The input text “Kunal Sant” given to the model and its output, along with the accuracy that we have achieved, is shown

Fig. 3
A screenshot depicts the input: Neha is a teacher. The output reads as follows. Recognized: “Neha is a teacher." Probability: 0.05906381085515022.

The input text “Neha is a teacher” given to the model and its output, along with the accuracy that we have achieved, is shown

Text to Handwriting

Input Data: This model will be fed with computer-generated text as its input.

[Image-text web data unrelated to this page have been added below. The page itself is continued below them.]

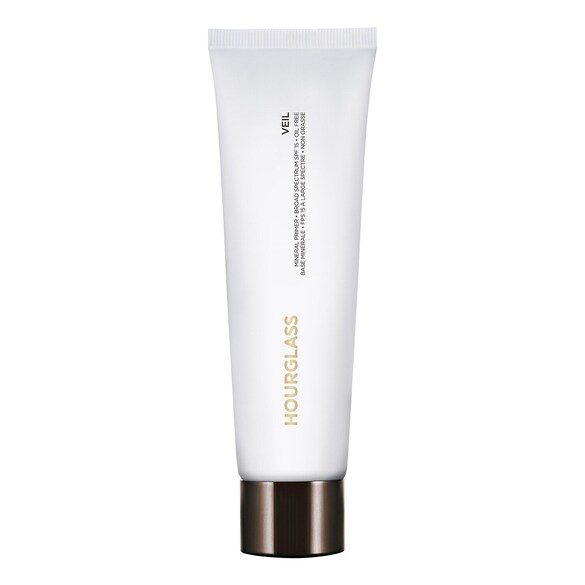 Veil Mineral Primer - Baza minerala pentru ten, Hourglass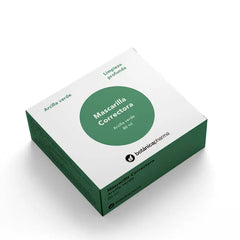 Botanicapharma Green Clay Corrective Mask 80ml Jag Couture London - New York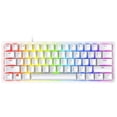 thumbnail image 1 of Teclado Razer  Mini Gamer 60% Iluminación RGB Interruptores, 1 of 5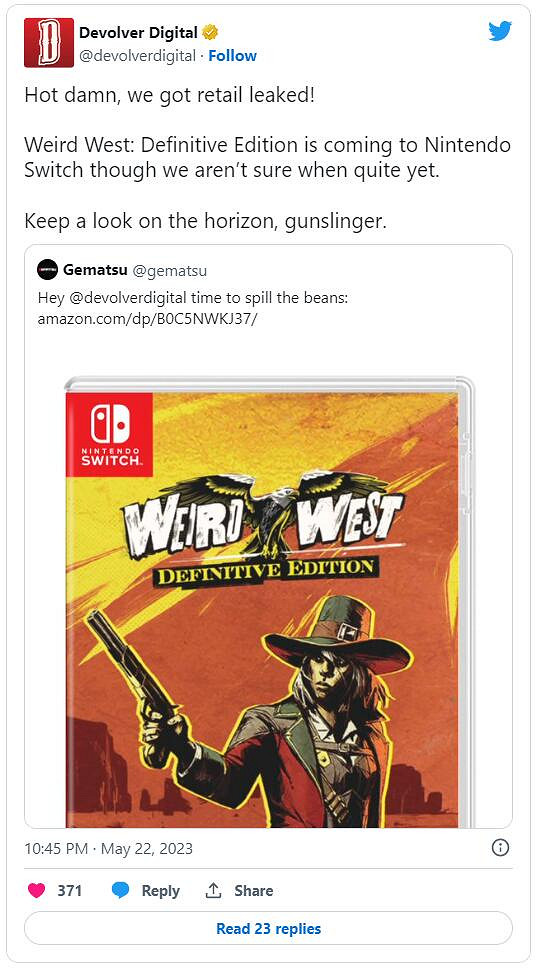 晚報：《暗黑4》故事預告片 《FF16》外媒採訪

We used online handwritten data to assess the model’s ability to construct plausible real-valued sequences, as opposed to offline handwriting, which only has page pictures. We got all of our information from IAM-OnDB, which is an online handwriting database.

LSTM: Backpropagation via time was used by the LSTM method to build a full gradient. When using the whole gradient to train LSTM, one issue is that the derivatives might get too big, causing numerical issues. To avoid this, we clipped the derivative of the loss with respect to the network inputs to the LSTM layers in all of the tests such that it stayed within a preset range.

6 Conclusion

We want to improve the efficiency of handwriting recognition. We talked about a neural network that can recognize text in photos. The neural network outputs a character-probability matrix and has five CNN and two RNN layers. This matrix is either used to calculate CTC loss or to decode CTC. TensorFlow is used in the implementation.